Jobs:
1. Answer these from the thread on fixed gear bikes:
(a) What is the shipped price of the Windsor Hour?
(b) What does the Madison ship with that explains its rear brake?
(c) What drawback of the Madison does one reply name?
2. Write what follows in the thread on fixed gear bikes, picking up after its last sentence.

Passage given:
# Probably a repeat question: Off the shelf, what is best fixed gear bike for $$



## us_wr (Feb 4, 2006)

Thinking about fixed gear bike. Looking at 2 options: 

1. Buy off the shelf -- as is, but would like to have recommendations for best price/quality 
2. Build old steel Bianchi frame into fixed gear -- fear costs of parts would outprice buying a new bike "off the shelf" 

If I could get some fixed bike recommendations, I may be able to compare my options. Thanks!


----------



## Dave Hickey (Jan 27, 2002)

For an inexpensive fixie that get's the job done, it's hard to beat the Windsor Hour from bikesdirect.com. It's only $299 shipped. I have many miles on mine and it's a great little bike. You'll have to add a front brake and lever if you want brakes..

In the $500 range there are a ton of options. Check out the thread at the top titled "Complete fixed gear resources"...Bianchi, Giant, IRO, and many many others make very nice fixies


----------



## JaeP (Mar 12, 2002)

*Don't forget, Schwinn*

Schwinn re-introduced the Madison. I believe MSRP is $530.00. It's pimpilicious.


----------



## Dave Hickey (Jan 27, 2002)

JaeP said:


> Schwinn re-introduced the Madison. I believe MSRP is $530.00. It's pimpilicious.


Agreed...I really like the lugged fork..That's rare for a $500 bike


----------



## Guest (Jan 20, 2007)

is that a fixie or a single speed? Cause if its a fixie then why the two brakes?


----------



## asterisk (Oct 21, 2003)

The "Madison" (why did they have to try and capitalize on the name...) ships with both a fixed cog and a freewheel on a flip-flop hub... thus the rear brake.


----------



## filtersweep (Feb 4, 2004)

Build your own. What you learn in the process is worth more than any extra money it costs. Lace up your own wheels--- do it all. You won't regret it.



us_wr said:


> Thinking about fixed gear bike. Looking at 2 options:
> 
> 1. Buy off the shelf -- as is, but would like to have recommendations for best price/quality
> 2. Build old steel Bianchi frame into fixed gear -- fear costs of parts would outprice buying a new bike "off the shelf"
> ...


----------



## Chase15.5 (Feb 17, 2005)

This Pinarello looks pretty sweet. I believe the frame/fork run just under $4000.


----------



## botto (Jul 22, 2005)

JaeP said:


> Schwinn re-introduced the Madison. I believe MSRP is $530.00. It's pimpilicious.


great looking bike. one draw back for me is that there doesn't seem to be any water bottle bosses.


----------



## BianchiJoe (Jul 22, 2005)

us_wr said:


> If I could get some fixed bike recommendations, I may be able to compare my options. Thanks!


The following list is from the "first time buyers" stickie (which I'm sure you've read, right?) and each has been recommended at least once on this forum. Do some research into the components/frame material/geometries/prices to see which one fits your needs and budget, and determine the "best" price/quality/value for you.

Some records
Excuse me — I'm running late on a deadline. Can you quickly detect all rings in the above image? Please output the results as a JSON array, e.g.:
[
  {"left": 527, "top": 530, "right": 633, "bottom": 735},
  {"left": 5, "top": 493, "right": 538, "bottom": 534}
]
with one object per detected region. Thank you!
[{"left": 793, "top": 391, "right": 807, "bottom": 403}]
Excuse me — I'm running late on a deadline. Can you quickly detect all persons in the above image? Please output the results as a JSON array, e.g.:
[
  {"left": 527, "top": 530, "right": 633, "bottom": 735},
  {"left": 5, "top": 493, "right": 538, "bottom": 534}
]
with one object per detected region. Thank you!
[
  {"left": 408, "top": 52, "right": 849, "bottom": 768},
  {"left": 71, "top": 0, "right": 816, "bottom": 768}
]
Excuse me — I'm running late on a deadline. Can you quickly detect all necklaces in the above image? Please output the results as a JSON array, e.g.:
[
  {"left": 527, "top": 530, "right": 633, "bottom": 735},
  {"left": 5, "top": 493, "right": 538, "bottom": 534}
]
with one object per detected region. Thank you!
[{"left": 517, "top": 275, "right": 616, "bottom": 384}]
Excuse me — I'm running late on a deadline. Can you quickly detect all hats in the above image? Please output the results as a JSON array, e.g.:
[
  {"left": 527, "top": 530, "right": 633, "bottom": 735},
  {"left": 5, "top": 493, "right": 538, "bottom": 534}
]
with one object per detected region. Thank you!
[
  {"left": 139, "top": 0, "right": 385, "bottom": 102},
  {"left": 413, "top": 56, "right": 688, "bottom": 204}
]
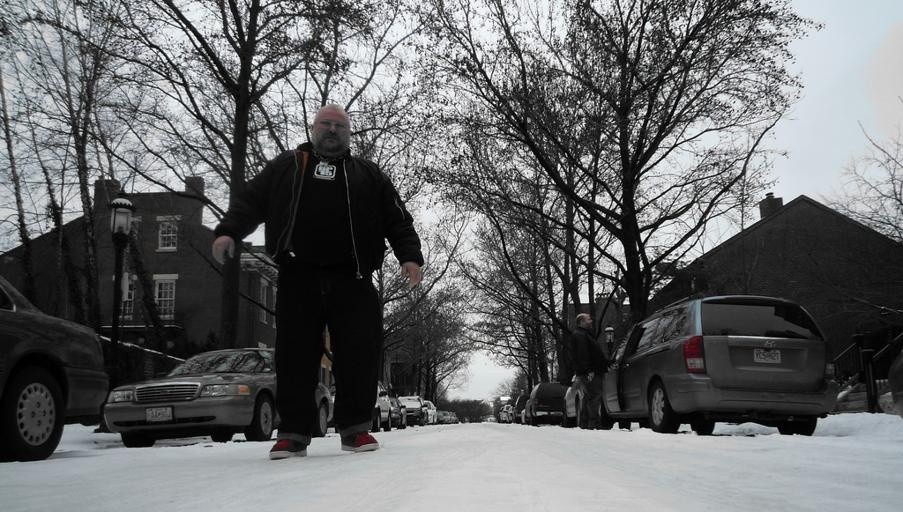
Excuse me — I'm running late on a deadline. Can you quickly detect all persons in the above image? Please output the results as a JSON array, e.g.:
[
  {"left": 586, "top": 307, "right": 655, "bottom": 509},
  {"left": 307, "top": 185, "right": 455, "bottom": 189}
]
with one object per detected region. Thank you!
[
  {"left": 209, "top": 104, "right": 425, "bottom": 459},
  {"left": 567, "top": 313, "right": 611, "bottom": 430}
]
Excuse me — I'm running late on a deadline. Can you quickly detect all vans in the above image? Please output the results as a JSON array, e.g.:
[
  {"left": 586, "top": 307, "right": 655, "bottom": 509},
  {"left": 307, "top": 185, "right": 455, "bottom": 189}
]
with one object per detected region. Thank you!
[{"left": 598, "top": 292, "right": 837, "bottom": 436}]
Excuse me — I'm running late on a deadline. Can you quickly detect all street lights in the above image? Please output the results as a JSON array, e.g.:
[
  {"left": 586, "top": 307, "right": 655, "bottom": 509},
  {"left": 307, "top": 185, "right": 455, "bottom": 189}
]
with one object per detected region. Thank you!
[
  {"left": 94, "top": 197, "right": 135, "bottom": 433},
  {"left": 605, "top": 324, "right": 615, "bottom": 359}
]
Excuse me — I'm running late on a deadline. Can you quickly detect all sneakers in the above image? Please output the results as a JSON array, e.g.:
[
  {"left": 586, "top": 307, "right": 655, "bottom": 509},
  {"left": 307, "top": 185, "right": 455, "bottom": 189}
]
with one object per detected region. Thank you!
[
  {"left": 269, "top": 439, "right": 309, "bottom": 460},
  {"left": 340, "top": 433, "right": 379, "bottom": 452}
]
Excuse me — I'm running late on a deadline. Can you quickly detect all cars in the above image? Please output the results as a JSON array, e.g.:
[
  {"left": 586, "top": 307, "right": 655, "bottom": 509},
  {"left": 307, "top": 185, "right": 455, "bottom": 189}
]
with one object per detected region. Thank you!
[
  {"left": 498, "top": 374, "right": 585, "bottom": 426},
  {"left": 103, "top": 348, "right": 333, "bottom": 448},
  {"left": 327, "top": 380, "right": 459, "bottom": 433},
  {"left": 0, "top": 274, "right": 110, "bottom": 457}
]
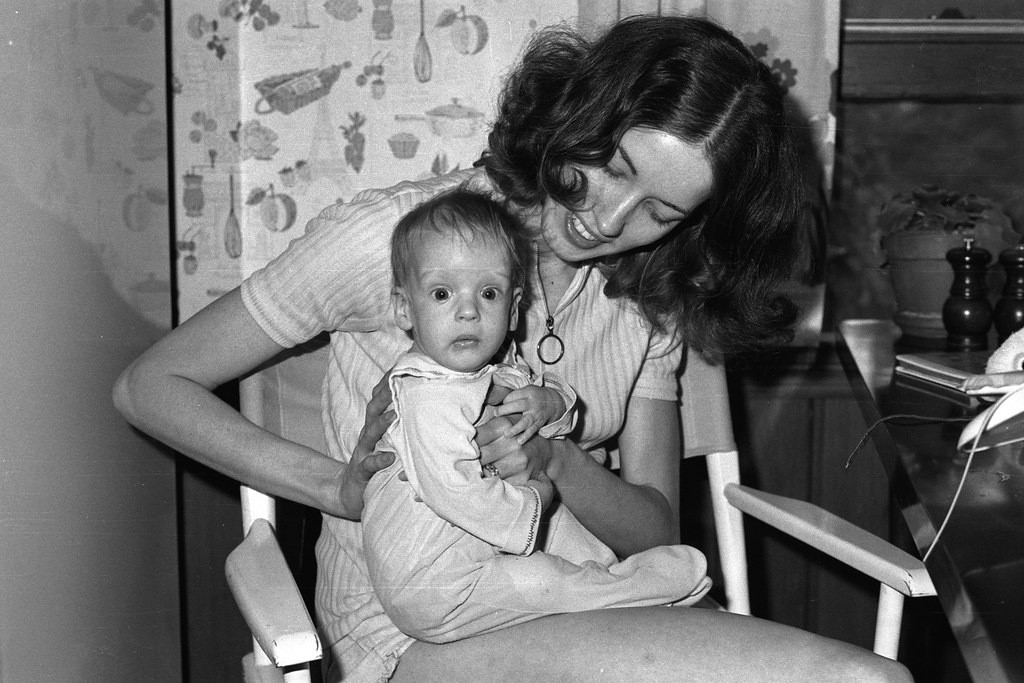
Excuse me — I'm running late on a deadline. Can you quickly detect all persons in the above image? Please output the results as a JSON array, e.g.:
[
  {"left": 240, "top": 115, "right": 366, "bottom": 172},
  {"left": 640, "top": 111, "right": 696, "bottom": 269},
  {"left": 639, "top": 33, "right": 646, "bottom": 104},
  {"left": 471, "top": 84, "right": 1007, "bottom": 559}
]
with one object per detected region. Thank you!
[
  {"left": 108, "top": 15, "right": 917, "bottom": 683},
  {"left": 358, "top": 189, "right": 712, "bottom": 645}
]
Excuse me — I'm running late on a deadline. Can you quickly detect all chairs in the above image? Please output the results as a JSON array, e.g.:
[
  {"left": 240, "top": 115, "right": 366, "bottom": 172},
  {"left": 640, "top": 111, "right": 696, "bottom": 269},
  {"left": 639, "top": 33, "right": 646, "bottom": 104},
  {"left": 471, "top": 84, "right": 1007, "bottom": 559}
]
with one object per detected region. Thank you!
[{"left": 225, "top": 316, "right": 943, "bottom": 683}]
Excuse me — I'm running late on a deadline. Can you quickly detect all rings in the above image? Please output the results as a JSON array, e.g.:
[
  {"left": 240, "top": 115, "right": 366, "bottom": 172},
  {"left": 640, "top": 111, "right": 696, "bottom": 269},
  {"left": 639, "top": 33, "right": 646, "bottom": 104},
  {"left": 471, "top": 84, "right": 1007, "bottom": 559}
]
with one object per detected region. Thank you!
[{"left": 485, "top": 463, "right": 502, "bottom": 479}]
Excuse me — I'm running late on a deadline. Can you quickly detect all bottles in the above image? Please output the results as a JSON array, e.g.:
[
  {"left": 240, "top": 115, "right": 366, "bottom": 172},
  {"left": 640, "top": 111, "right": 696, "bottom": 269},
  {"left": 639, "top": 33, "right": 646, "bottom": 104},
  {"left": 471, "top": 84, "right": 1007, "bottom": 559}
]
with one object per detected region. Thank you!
[
  {"left": 940, "top": 237, "right": 993, "bottom": 349},
  {"left": 992, "top": 241, "right": 1023, "bottom": 347}
]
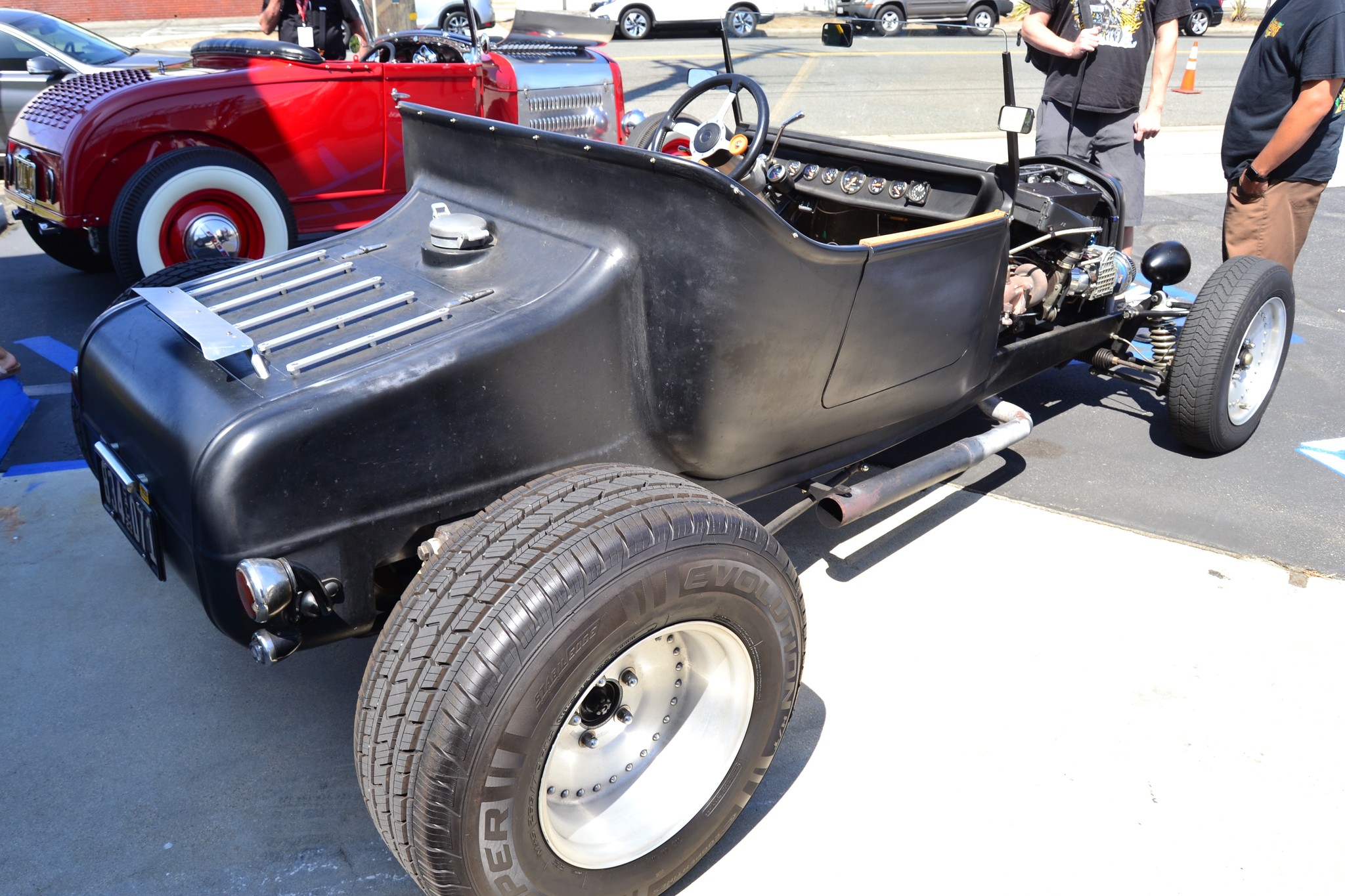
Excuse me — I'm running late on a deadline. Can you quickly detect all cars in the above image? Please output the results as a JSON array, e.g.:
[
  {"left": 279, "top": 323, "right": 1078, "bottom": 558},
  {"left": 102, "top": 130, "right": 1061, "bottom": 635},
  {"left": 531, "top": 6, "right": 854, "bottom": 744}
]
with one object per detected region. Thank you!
[
  {"left": 1176, "top": 1, "right": 1223, "bottom": 36},
  {"left": 69, "top": 16, "right": 1296, "bottom": 896},
  {"left": 589, "top": 1, "right": 805, "bottom": 38},
  {"left": 1, "top": 8, "right": 193, "bottom": 181},
  {"left": 834, "top": 0, "right": 1014, "bottom": 37},
  {"left": 2, "top": 27, "right": 704, "bottom": 292},
  {"left": 415, "top": 2, "right": 497, "bottom": 34}
]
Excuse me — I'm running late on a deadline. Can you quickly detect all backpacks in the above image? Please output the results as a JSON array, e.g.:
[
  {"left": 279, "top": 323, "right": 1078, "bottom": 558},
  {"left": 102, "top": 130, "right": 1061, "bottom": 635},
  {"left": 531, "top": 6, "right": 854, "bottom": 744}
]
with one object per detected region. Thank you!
[{"left": 1016, "top": 0, "right": 1064, "bottom": 76}]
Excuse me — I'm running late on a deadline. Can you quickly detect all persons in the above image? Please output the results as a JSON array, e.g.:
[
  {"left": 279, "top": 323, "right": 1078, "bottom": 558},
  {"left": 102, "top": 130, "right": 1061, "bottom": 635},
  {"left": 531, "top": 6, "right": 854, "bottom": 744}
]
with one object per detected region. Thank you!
[
  {"left": 1211, "top": 0, "right": 1345, "bottom": 281},
  {"left": 258, "top": 0, "right": 371, "bottom": 63},
  {"left": 1020, "top": 1, "right": 1194, "bottom": 288}
]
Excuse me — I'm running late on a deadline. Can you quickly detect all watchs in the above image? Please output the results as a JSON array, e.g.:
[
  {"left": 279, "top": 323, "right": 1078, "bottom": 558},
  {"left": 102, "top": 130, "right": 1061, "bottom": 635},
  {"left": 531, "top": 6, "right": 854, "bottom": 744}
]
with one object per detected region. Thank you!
[{"left": 1244, "top": 165, "right": 1271, "bottom": 183}]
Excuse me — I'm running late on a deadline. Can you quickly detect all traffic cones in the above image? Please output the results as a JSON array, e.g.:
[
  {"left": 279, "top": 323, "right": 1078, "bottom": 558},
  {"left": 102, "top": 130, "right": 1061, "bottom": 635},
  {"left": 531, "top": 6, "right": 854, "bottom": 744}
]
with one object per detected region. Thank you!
[{"left": 1169, "top": 41, "right": 1203, "bottom": 94}]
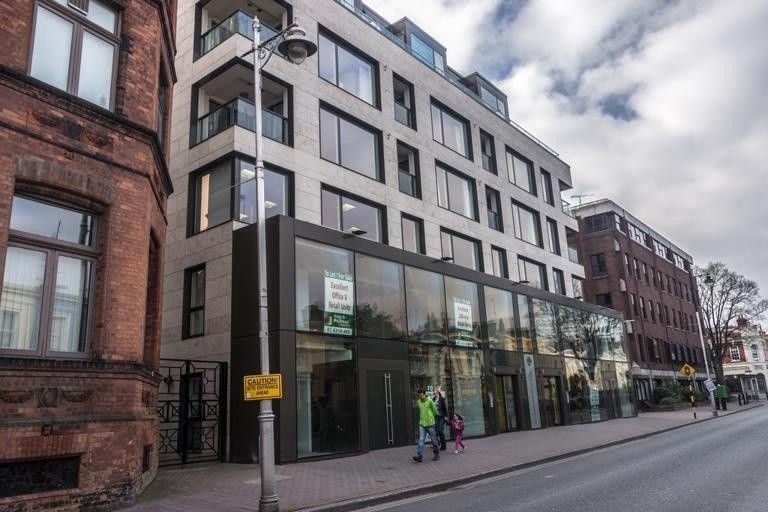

Expected answers:
1.
(a) $299.
(b) A fixed cog and a freewheel on a flip-flop hub.
(c) It doesn't seem to have any water bottle bosses.

2.
Road:
Raleigh Rush Hour 
Redline 9-2-5
Jamis Sputnik
Specialized Langster 
Milwaukee Orange One 
NYC Bikes City Fixed
Soma Rush
Surly Steamroller 
Kona Paddy Wagon
LeMond Filmore 
Bianchi Fremont
Giant Bowery

Track:
IRO Mark V
IRO Angus 
Mercier Kilo TT 
EAI Bare Knuckle
Fuji Pro
DeBernardi Thron
Bianchi Pista 
Bianchi Pista Concept
Fuji Track/SE/Pro 
Schwinn Madison
KHS Flite 100 
Masi

Cyclocross:
On-One Il Pompino
Bianchi San Jose 
Surly Cross-Check 

Unknown:
Fetish Position 
Windsor Hour


----------



## Pablo (Jul 7, 2004)

Chase15.5 said:


> This Pinarello looks pretty sweet. I believe the frame/fork run just under $4000.


Well, if we're going to be ridiculous, you might as well have a lool at this Look 496 Athena. At $9,995.00, it's significantly more expensive than my car. 

http://www.thebikebiz.com/ShoppingCart.asp?ProductCode=BK-TRK-LOOK01 

But in all seriousness, I have a mostly stock Pista I got off ebay and it is great for street.


----------



## Pablo (Jul 7, 2004)

*Repeat shmeapeat.*

I just have to pat the fixed gear community on our collective backs. Here's a new guy posting, admitting that this is a probably repeat post (which it kind of is), and no one has railed on him for not using the search function. This is why the fixed gear section of the RBR forums is the best.


----------



## us_wr (Feb 4, 2006)

BianchiJoe said:


> The following list is from the "first time buyers" stickie (which I'm sure you've read, right?) and each has been recommended at least once on this forum. Do some research into the components/frame material/geometries/prices to see which one fits your needs and budget, and determine the "best" price/quality/value for you.


THANKS! I went and read the stickie ... good info! Being new to forums, I need to learn to search better before jumping in and asking. I appreciate you telling me about the stickie and sharing the info without sending me "to the cleaners" for asking!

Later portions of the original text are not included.